## Work item A
Repeat the synopsis-writing post word for word, from "Wednesday, November 25, 2009" to "a reverse approach.".
## Work item B
Do these statements agree with the synopsis-writing post? Answer yes or no for each, and quote the words from the post that settle it. (i) The chapter-by-chapter breakdown came to eight and a half single-spaced pages. (ii) The writer finds adding material harder than cutting it. (iii) The writer built the synopsis by expanding a one-paragraph snippet from a query letter.

Showing posts with label frustrations. Show all posts
Showing posts with label frustrations. Show all posts

Wednesday, November 25, 2009

Synopsis Writing

I've been battling this particular monster lately, wondering what exactly one is supposed to do when writing a synopsis, as some people claim it should be one page for every 25, and others claim it to be eight-12 pages, still others say no more than five, and "experts" recommend one to three pages.

I started with the suggested chapter by chapter breakdown, writing about a paragraph for every chapter. It came to be eight and a half, single spaced pages. From there, I tried to craft my synopsis, writing what I could and ending up with the same amount of words--only they flowed a bit better. By page three of this single spaced "concise" version, I decided I was going about this all wrong. So I took a reverse approach.

Regardless of page length, everyone agrees that you boil your novel down. But since this was not working for me, I took one of my query letters with my one paragraph snippet and expanded up it. This proved to be much more beneficial. I already had the bare, bare bones of the story, what it was all about--minus the characterization, setting, and subplots--so why not add some meat. Sinew by sinew, I stitched in the muscle, gave it some strength, some figure. I was able to do more characterization. I could set the scene. I could insinuate the subplots.

For me, the hardest part is figuring out what to cut, but adding, that I can do no problem. And it made all the difference in the world, as I suddenly felt more freed. What was once impossible became a fun little adventure. I could give the generic paragraph some actual life, add more of my voice, and let it run.

I know this probably isn't the most helpful of things, but I'm--by no means--an expert. Perhaps, if this synopsis proves to be successful, I'll give a better description as to what I did and how. For the moment, the general advice is to summarize your story in one to two sentences, one paragraph at most, then add to it step by step. Pluck out the details you like best about your story and weave them in, those particular lines you love, the bits that sum up the relationships. This seems to be the one place we get to tell instead of show, and not get in trouble for it.

## Entries supplied

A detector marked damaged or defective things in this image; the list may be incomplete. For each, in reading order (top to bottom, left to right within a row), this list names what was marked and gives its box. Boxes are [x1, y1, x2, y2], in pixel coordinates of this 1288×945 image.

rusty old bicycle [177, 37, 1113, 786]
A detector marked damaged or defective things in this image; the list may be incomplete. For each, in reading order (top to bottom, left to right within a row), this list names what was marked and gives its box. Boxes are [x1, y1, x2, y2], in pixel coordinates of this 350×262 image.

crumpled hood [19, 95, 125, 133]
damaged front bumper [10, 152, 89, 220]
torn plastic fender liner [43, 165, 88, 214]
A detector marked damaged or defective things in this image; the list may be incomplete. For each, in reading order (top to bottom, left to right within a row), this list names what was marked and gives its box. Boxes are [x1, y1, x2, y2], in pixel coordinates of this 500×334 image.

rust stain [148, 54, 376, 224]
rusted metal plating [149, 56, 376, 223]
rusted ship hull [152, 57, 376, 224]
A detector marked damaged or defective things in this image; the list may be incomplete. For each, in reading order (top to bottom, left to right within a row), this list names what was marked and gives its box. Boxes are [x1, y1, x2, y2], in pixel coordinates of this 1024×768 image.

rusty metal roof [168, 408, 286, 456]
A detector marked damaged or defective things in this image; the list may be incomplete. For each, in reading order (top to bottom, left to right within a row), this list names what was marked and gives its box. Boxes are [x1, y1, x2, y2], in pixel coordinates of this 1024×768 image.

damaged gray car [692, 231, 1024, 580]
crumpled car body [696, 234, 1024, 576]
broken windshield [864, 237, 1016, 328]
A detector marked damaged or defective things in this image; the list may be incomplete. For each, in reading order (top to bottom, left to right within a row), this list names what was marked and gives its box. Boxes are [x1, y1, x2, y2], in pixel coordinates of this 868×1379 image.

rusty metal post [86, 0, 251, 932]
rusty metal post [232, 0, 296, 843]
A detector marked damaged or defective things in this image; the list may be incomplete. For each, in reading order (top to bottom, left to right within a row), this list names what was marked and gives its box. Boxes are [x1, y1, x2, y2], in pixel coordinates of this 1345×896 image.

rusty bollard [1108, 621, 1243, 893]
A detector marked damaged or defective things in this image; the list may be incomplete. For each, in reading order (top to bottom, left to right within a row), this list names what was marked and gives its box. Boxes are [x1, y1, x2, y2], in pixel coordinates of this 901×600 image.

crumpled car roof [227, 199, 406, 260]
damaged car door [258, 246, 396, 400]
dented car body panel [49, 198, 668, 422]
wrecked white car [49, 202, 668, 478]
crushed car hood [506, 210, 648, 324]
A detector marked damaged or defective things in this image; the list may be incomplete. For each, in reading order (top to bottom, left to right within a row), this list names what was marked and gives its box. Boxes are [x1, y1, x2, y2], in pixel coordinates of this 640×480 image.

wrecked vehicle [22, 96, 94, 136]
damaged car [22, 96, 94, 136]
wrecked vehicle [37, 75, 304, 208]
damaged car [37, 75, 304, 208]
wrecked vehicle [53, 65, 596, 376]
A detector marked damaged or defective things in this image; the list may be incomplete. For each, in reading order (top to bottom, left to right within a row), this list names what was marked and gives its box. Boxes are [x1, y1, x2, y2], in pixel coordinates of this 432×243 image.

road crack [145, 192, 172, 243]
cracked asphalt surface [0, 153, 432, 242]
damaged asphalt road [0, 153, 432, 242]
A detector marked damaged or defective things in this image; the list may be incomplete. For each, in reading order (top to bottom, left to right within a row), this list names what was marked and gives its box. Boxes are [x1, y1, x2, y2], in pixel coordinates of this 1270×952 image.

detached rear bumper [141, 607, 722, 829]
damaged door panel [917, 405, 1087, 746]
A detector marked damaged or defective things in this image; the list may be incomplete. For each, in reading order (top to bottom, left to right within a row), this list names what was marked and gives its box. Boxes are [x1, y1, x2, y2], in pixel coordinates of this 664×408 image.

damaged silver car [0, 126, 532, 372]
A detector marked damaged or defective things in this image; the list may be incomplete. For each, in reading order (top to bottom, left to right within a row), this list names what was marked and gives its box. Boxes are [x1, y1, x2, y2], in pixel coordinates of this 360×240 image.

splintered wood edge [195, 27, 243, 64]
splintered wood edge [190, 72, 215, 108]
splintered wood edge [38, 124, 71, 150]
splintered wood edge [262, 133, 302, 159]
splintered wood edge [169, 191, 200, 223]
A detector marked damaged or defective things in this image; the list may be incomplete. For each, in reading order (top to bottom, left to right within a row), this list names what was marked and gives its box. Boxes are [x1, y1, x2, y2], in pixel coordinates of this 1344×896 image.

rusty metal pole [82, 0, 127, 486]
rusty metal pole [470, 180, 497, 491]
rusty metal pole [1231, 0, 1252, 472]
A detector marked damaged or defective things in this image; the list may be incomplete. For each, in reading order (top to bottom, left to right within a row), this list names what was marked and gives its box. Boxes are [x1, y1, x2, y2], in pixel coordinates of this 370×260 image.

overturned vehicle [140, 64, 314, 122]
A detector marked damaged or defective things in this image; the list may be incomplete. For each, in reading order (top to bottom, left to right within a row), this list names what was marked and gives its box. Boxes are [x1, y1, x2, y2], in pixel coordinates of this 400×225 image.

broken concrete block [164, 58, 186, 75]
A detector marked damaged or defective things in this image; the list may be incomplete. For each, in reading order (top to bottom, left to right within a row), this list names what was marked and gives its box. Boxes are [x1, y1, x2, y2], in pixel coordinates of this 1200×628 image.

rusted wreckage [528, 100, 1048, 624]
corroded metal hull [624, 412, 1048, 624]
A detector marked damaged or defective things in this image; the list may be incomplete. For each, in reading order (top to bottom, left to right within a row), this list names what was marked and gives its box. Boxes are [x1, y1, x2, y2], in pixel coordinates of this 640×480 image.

## Expected output A
Wednesday, November 25, 2009

Synopsis Writing

I've been battling this particular monster lately, wondering what exactly one is supposed to do when writing a synopsis, as some people claim it should be one page for every 25, and others claim it to be eight-12 pages, still others say no more than five, and "experts" recommend one to three pages.

I started with the suggested chapter by chapter breakdown, writing about a paragraph for every chapter. It came to be eight and a half, single spaced pages. From there, I tried to craft my synopsis, writing what I could and ending up with the same amount of words--only they flowed a bit better. By page three of this single spaced "concise" version, I decided I was going about this all wrong. So I took a reverse approach.

## Expected output B
(i) Yes: "It came to be eight and a half, single spaced pages."
(ii) No: "For me, the hardest part is figuring out what to cut, but adding, that I can do no problem."
(iii) Yes: "I took one of my query letters with my one paragraph snippet and expanded up it."